• WHAT THIS TASK INVOLVES: Copy out the listing word for word from the line containing "When considering" through the end of the listing, with both ends included, and leave out the pictures.

^^^^^^^^

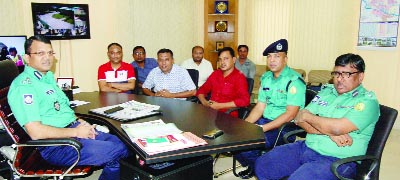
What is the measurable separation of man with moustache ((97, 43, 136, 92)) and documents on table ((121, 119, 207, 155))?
200 centimetres

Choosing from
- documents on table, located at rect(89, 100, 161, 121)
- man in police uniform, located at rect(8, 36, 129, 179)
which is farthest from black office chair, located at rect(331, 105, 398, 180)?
man in police uniform, located at rect(8, 36, 129, 179)

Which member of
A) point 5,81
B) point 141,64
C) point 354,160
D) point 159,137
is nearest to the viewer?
point 354,160

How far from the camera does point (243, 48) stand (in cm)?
584

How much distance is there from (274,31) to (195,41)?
1517 millimetres

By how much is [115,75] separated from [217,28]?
9.24 ft

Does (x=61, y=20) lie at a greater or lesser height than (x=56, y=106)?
greater

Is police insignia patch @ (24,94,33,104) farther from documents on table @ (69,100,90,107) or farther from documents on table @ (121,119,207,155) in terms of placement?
documents on table @ (69,100,90,107)

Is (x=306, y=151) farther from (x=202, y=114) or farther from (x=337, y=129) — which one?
(x=202, y=114)

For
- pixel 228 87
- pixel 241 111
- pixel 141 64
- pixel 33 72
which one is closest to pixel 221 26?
pixel 141 64

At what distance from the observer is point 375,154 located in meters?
2.06

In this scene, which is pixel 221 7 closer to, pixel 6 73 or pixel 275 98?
pixel 275 98

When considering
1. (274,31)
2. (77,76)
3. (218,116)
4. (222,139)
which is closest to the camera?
(222,139)

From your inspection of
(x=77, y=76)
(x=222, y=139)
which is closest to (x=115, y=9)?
(x=77, y=76)

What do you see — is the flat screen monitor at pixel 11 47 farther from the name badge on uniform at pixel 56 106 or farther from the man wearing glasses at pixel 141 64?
the name badge on uniform at pixel 56 106
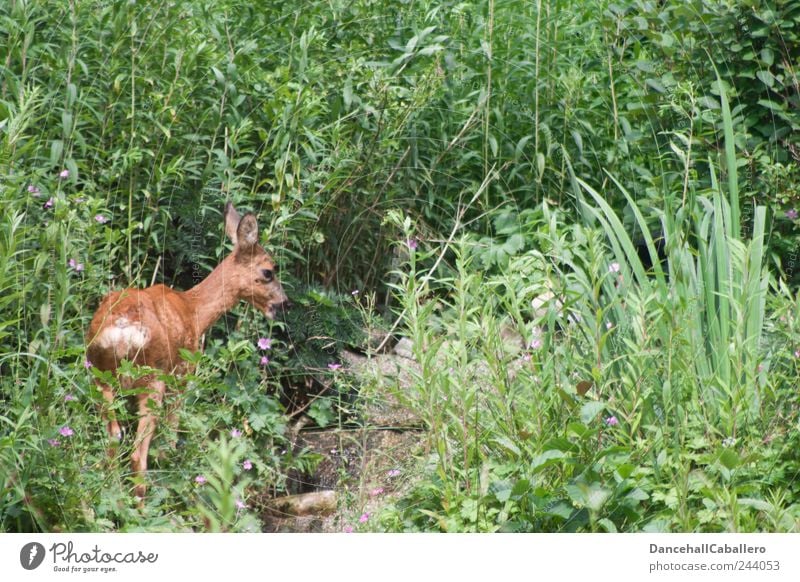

^^^^^^^^

• SOLVED EXERCISE:
When considering
1. (274,31)
2. (77,76)
3. (218,116)
4. (222,139)
which is closest to the camera?
(222,139)

From your inspection of
(x=77, y=76)
(x=222, y=139)
which is closest to (x=115, y=9)?
(x=77, y=76)

What do you see — is the flat screen monitor at pixel 11 47 farther from the name badge on uniform at pixel 56 106 or farther from the man wearing glasses at pixel 141 64?
the name badge on uniform at pixel 56 106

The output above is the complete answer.